Task 02 Matrix I chose to experiment with the Grasshopper plugins for geometries that could be formed parametrically, such as with Weaverbird and LunchBox. I found the Randomiser Attractor useful, but it was unpredictable and it was impossible to recreate the same meshes without baking it out first. I used a mix of point and curve attractors to skew the focus of the centroids towards one side. Similar to Task 1, I chose to iterate my designs based on interchanging geometries and scaling based on the attractor containers used, not sticking to the same mesh for mutliple shapes. I liked this approach better as I used the icosahedron geometries for a different mesh, but worked better in 3.2 which became my final design. Spikier, more complex shapes like a stellated dodecahedron in 3.3 cut away too much of the material to have any formal character.


Week Six

Final Isometric Views




Script used for Task 1 after the contouring of X and Y axis of waffles, unwrapped directly into a grid for laser cut nesting. I only labelled the X axis unwrap as the horizontal waffle contours were simple enough to compare to the file, whereas the vertical components were often similar to each other.

The script used to deconstruct the box boundaries to divisible points on the edges, using Deconstruct Brep, List Item and Divide Curve. Moving the sliders will change either the edge of the box, the number of divisions, or the location of the points along the divided edge. I found that base surfaces worked better when they were quite different and far apart from each other, and not intersecting in a major way.


Appendix Process

When filling out the matrix, I created a short script to deconstruct the base surfaces around a bounding box plane, essentially creating a relative coordinate plane to reference the points (deconstructed from the brep). I could plug this into any Surface and point to list the coordinates without manually measuring the location in Rhino.

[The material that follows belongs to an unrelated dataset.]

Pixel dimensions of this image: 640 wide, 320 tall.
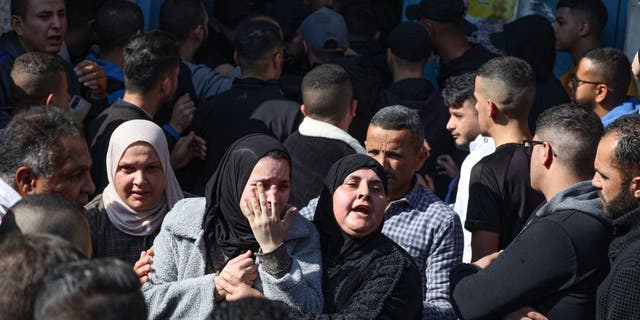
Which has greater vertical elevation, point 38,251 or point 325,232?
point 38,251

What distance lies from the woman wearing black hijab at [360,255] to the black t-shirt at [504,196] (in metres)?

In the process of cutting my 150x150x150 boolean box, I explored ways of angular cuts and quarter trims to move away from the original box shape. The boolean geometry that I chose however had interesting volumetric properties lower at the base, where I had put my attractor points for the scaling and rotation script. Showcasing the base portions could show off more of the icosahedron’s boundaries.

For creating the 2D panels, I used Grasshopper to create a basic script that combines two “Point on Curve“ slides that would move outwards to join with the edges of the surface, effectively creating a tab for 25 panels at once. I repeated this on the other axis to cover the two dimensions of the panels.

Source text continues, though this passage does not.